**Extrait choisi**
--

Interview d’Olivier BESANCENOT
jeudi 27 septembre 2007, par
RED : Pourquoi un nouveau parti ?
Olivier : Nous savons que les luttes ne
suffisent pas : elles sont orphelines d’un
débouché politique. Cette résistance politique,
cela pourrait être ce nouveau parti, anticapitaliste,
radical, internationaliste, féministe,
écologiste, qui veut révolutionner la
société, qui veut toujours changer de société,
et pas seulement améliorer la société.
Concrètement, ce nouveau parti pourrait
être un regroupement qui ressemble
à la majorité de la population exploitée
et opprimée, un regroupement collectif
d’individus, de personnalités anonymes
qui décident enfin de faire entendre leurs
propres voix : faire enfin entendre la voix
de la réalité quotidienne telle qu’elle est
vécue par des millions de personnes, mais
aussi la voix de ceux et de celles qui
ne se résignent pas à cette réalité-là.

--

**Entrées**
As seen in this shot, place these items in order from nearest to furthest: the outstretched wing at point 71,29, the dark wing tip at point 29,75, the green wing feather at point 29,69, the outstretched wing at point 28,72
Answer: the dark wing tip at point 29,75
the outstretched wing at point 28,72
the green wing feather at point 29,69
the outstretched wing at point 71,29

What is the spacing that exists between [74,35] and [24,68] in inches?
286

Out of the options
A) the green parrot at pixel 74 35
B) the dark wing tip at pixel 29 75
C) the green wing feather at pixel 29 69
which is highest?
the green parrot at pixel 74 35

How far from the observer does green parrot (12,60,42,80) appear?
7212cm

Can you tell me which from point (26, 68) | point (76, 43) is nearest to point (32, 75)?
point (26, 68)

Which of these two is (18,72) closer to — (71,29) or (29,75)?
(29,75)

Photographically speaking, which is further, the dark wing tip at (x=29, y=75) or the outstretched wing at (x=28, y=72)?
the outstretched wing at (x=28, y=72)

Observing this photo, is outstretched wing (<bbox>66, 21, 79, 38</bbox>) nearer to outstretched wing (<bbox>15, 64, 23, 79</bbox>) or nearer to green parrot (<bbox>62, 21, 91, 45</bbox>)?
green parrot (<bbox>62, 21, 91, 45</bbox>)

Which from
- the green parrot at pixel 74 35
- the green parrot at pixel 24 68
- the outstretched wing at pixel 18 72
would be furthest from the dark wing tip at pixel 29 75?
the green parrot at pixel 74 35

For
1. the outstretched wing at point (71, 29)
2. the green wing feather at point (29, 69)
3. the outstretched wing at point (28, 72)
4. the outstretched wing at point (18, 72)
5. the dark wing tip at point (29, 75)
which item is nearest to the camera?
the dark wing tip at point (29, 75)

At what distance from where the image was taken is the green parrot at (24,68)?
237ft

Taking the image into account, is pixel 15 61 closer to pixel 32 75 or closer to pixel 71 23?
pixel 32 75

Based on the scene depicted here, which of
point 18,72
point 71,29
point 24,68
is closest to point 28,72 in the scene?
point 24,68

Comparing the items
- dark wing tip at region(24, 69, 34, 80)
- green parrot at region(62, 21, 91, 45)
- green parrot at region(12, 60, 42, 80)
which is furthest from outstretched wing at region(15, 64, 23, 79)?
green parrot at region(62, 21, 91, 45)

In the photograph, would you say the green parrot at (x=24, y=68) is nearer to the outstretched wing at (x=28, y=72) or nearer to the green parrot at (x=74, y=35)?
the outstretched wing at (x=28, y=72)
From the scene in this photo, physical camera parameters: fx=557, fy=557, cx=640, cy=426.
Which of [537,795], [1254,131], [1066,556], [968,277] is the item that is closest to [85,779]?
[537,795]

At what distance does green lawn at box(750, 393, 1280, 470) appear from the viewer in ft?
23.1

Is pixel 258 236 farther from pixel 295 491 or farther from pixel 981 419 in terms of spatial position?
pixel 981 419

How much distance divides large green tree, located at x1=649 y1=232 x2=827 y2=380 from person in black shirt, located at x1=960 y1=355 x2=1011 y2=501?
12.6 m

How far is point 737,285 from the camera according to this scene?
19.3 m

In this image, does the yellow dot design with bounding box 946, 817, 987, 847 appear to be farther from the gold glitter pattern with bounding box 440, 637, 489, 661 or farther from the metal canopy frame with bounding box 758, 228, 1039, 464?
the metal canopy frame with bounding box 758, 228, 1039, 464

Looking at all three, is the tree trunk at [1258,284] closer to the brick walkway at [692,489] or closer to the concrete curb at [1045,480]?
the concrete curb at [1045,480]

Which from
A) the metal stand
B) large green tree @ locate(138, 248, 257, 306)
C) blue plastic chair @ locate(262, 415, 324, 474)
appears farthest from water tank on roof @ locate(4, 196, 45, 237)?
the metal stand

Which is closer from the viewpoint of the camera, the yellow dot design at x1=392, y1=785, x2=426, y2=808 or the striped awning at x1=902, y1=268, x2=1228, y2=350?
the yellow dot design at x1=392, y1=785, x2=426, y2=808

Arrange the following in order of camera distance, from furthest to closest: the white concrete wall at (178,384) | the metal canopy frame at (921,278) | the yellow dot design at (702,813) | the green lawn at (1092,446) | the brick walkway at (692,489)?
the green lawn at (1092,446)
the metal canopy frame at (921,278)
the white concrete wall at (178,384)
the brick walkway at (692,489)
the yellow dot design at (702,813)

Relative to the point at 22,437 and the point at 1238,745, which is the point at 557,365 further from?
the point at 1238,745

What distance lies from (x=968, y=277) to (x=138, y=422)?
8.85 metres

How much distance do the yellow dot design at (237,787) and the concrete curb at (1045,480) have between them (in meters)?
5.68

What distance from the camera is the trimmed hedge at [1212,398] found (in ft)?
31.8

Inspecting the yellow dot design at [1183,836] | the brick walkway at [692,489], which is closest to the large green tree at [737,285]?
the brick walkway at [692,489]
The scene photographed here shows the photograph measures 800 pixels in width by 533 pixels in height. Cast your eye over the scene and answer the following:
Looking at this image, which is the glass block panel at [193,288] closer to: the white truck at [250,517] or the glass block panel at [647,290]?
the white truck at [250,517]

--

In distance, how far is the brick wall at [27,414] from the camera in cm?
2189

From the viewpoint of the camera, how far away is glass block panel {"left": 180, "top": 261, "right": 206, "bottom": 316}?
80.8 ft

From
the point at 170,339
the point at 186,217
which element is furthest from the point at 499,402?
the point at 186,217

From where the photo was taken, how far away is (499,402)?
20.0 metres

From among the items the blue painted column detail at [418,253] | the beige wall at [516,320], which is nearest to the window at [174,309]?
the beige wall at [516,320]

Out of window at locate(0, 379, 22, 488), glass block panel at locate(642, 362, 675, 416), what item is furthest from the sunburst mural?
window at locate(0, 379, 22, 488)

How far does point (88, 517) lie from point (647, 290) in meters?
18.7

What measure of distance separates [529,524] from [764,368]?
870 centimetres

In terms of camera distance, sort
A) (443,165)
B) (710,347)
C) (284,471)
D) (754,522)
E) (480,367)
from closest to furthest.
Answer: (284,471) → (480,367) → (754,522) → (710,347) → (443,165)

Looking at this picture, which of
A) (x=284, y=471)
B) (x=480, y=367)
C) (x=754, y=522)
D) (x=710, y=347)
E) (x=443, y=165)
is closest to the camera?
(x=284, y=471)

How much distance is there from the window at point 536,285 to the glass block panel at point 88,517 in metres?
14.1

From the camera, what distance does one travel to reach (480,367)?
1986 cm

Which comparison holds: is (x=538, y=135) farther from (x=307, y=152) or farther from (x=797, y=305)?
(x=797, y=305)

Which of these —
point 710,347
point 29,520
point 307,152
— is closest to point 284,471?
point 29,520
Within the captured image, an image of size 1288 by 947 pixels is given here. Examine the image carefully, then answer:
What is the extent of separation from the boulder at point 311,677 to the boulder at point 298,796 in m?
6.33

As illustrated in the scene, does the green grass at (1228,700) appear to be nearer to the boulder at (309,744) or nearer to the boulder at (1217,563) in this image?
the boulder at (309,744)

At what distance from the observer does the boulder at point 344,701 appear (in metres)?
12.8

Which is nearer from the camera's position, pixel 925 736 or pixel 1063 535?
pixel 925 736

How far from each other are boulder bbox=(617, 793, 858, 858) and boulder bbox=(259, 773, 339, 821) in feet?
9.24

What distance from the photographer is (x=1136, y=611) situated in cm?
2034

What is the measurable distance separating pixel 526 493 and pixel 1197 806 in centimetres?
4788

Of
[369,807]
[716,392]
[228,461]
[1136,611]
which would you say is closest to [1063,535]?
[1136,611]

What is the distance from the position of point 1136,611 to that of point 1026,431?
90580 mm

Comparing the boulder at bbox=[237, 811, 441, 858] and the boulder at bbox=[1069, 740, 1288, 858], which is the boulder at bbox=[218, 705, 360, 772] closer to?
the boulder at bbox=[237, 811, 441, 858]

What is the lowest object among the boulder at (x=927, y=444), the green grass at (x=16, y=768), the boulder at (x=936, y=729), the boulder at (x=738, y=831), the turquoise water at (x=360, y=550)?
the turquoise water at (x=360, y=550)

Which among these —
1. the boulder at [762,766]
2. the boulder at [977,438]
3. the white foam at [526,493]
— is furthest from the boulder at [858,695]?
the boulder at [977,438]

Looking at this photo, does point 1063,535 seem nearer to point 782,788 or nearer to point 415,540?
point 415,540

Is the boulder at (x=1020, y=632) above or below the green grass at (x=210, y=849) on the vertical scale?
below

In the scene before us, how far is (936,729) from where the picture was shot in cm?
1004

--

**Consigne**
Résumez l'extrait choisi en deux phrases.

**Réponse**
Pour Olivier Besancenot, les luttes ne suffisent pas, faute de débouché politique, et ce débouché pourrait être un nouveau parti anticapitaliste, radical, internationaliste, féministe et écologiste, qui veut changer de société et pas seulement l'améliorer. Ce parti serait un regroupement collectif d'individus anonymes, à l'image de la majorité exploitée et opprimée, qui feraient entendre la réalité quotidienne vécue par des millions de personnes et la voix de celles et ceux qui ne s'y résignent pas.